**Document segment:**
......

Impinj CEO Chris Diorio. (GeekWire photo)

Impinj had a stellar start to life as a public company, posting several strong quarters in a row, but a new lawsuit alleges that the RFID technology company overplayed its earlier success and claims that the company deceived investors in the process.

The suit, filed in U.S. District Court in Seattle this week, alleges that Impinj overestimated demand for its tags for connecting items to the internet in 2016 and 2017, when customers were actually buying more tags than they needed because Impinj was dealing with production delays. Once the supply issues cleared up, the suit argues, demand slowed significantly because customers were no longer stockpiling inventory. The suit claims the situation caused subpar revenue growth and sent Impinj stock spiraling downward.

Contacted on Friday, the Seattle-based company said it doesn’t comment on litigation as a matter of policy, but is aware of the suit and plans to defend itself vigorously.

Here is the crux of the argument, from the filing, which refers to Impinj products as endpoint ICs (integrated circuits).

Defendants repeatedly touted increased sales and purportedly strong demand for endpoint ICs, which Defendants claimed had been driven by customers’ increasing adoption of Impinj’s technology. In truth, Impinj’s “record breaking” revenues from 2016 to late-2017 were the result of customers stockpiling inventory to account for Impinj’s production delays and concerns over extended production lead times. In fact, while Impinj was attributing increased sales to “accelerating” demand—and reassuring investors that the Company had “confidence in the strong demand” and great “visibility” into its customers’ supposedly “low” inventory levels — Impinj customers amassed between one half to one billion excess endpoint ICs.

When the Company’s supply constraints eventually improved, and IC endpoint lead times shortened, Impinj customers reduced their purchases, significantly reducing Impinj’s sales during 2018. The revelations of the fraud as described below caused the price of Impinj stock to decline dramatically.

The suit was filed by the Employees’ Retirement System of the City of Baton Rouge and Parish of East Baton Rouge, a retirement fund that bought Impinj stock and manages $1.2 billion in assets for 6,800 people. The lawsuit alleges multiple violations of federal securities laws.

The retirement fund is seeking class action status for the suit, which would potentially open up the claim to include other stockholders. In addition to Impinj, the company’s CEO Chris Diorio, COO Eric Brodersen and Evan Fein — who left his CFO position earlier this year — are named in the lawsuit.

Impinj focuses on RAIN RFID — radio frequency identification — technology that connects everyday items to the internet. Impinj sells tags for connecting items as well as readers for tracking those items, even when they are on the go.

The lawsuit relies heavily on commentary from executives during quarterly earnings calls with investors. Impinj beat Wall Street expectations for several consecutive quarters after going public in 2016.

The lawsuit cites optimistic remarks from Diorio in that period, attributing significant revenue growth to market adoption of the technology. The suit argues that Impinj’s results were not an accurate indicator of a growing market. “In reality, the Company’s reported sales of endpoint ICs reflected purchases by Impinj customers that greatly exceeded actual end-user demand, i.e., customers stockpiling product, in response to the Company’s long lead times and supply constraints,” the lawsuit says.

......

**Source material:**
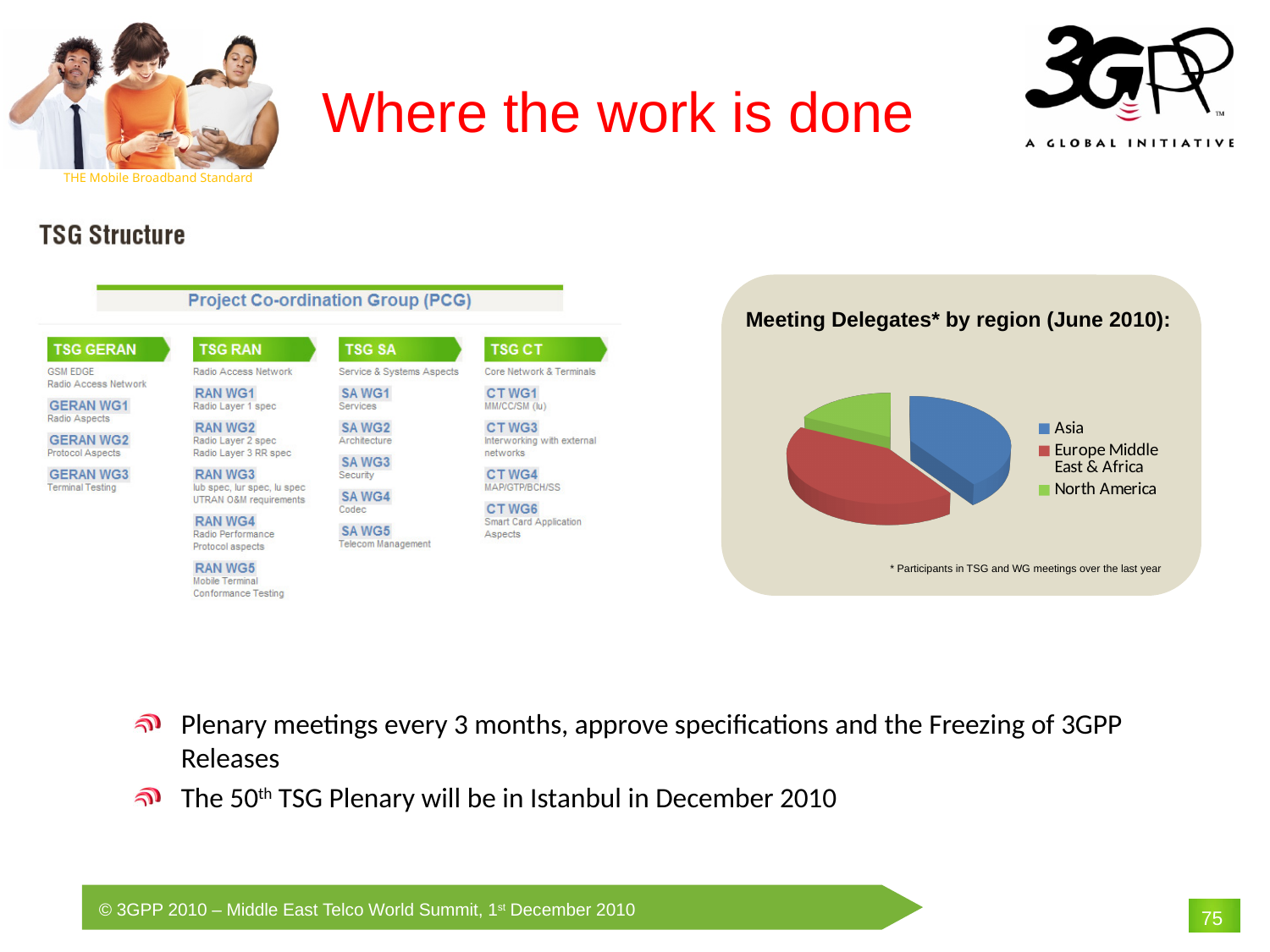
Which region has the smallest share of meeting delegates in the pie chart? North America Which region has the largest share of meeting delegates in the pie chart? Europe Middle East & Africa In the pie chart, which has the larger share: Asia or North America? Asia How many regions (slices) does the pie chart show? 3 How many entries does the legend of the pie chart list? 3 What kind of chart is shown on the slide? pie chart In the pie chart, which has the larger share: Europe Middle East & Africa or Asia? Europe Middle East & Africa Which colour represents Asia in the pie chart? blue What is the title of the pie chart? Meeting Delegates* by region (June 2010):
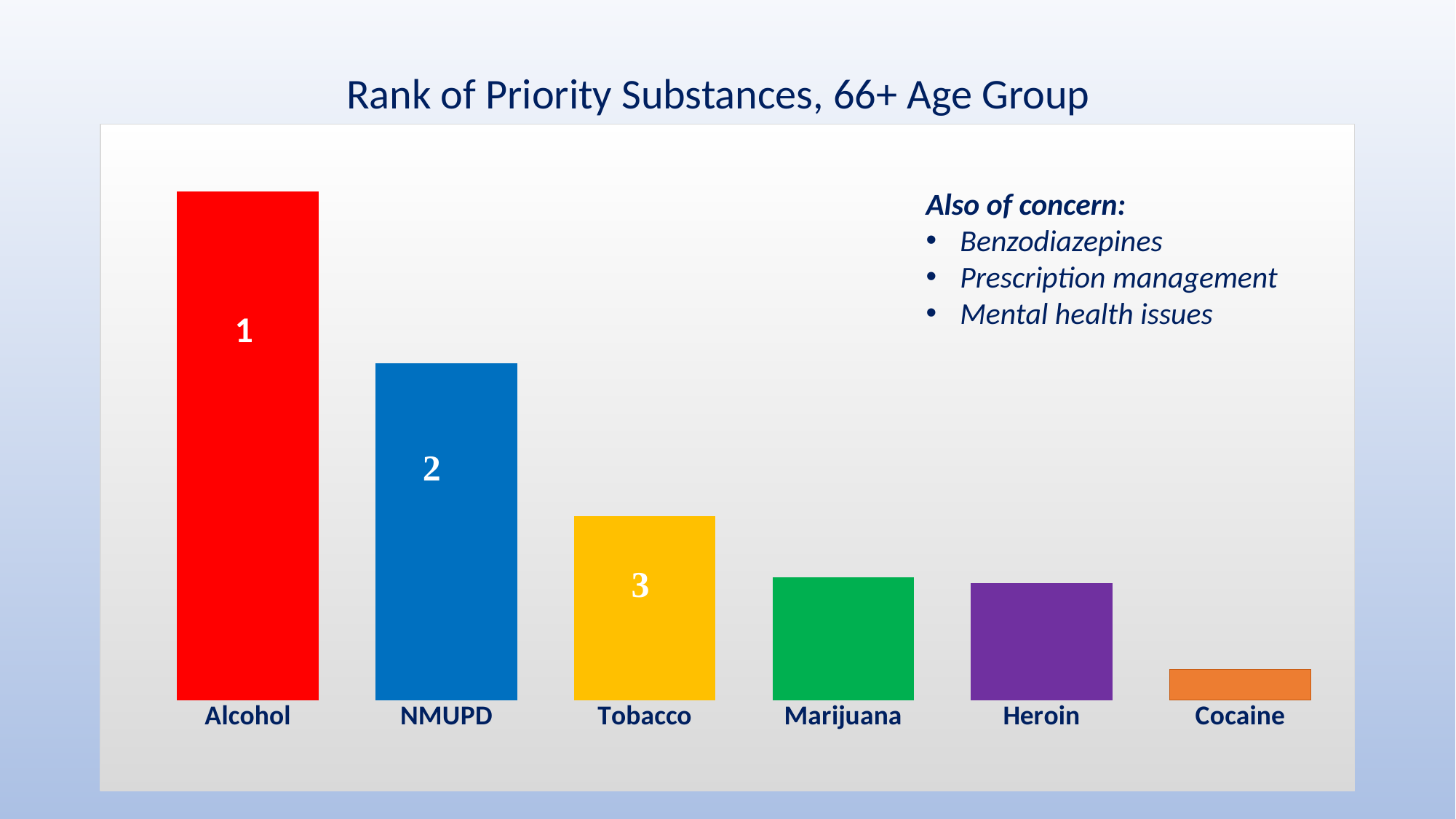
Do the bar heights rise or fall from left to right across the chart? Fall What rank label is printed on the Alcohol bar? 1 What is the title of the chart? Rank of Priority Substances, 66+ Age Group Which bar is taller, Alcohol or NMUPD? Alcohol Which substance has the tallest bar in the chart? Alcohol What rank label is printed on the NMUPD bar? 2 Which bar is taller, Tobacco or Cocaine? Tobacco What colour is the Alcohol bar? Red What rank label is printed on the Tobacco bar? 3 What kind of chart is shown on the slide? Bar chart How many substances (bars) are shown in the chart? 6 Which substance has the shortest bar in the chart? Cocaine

......

**Required work:**
A. According to the article on the Impinj lawsuit, how many people does the retirement fund that filed the suit manage assets for?
B. Translate this sentence from the Impinj lawsuit article into Spanish: "Impinj beat Wall Street expectations for several consecutive quarters after going public in 2016."
C. Write out the part of the Impinj lawsuit article starting with "The suit was" and going on through "federal securities laws.".

**Task-by-task results:**
A. 6,800 people

B. Impinj superó las expectativas de Wall Street durante varios trimestres consecutivos después de salir a bolsa en 2016.

C.
The suit was filed by the Employees’ Retirement System of the City of Baton Rouge and Parish of East Baton Rouge, a retirement fund that bought Impinj stock and manages $1.2 billion in assets for 6,800 people. The lawsuit alleges multiple violations of federal securities laws.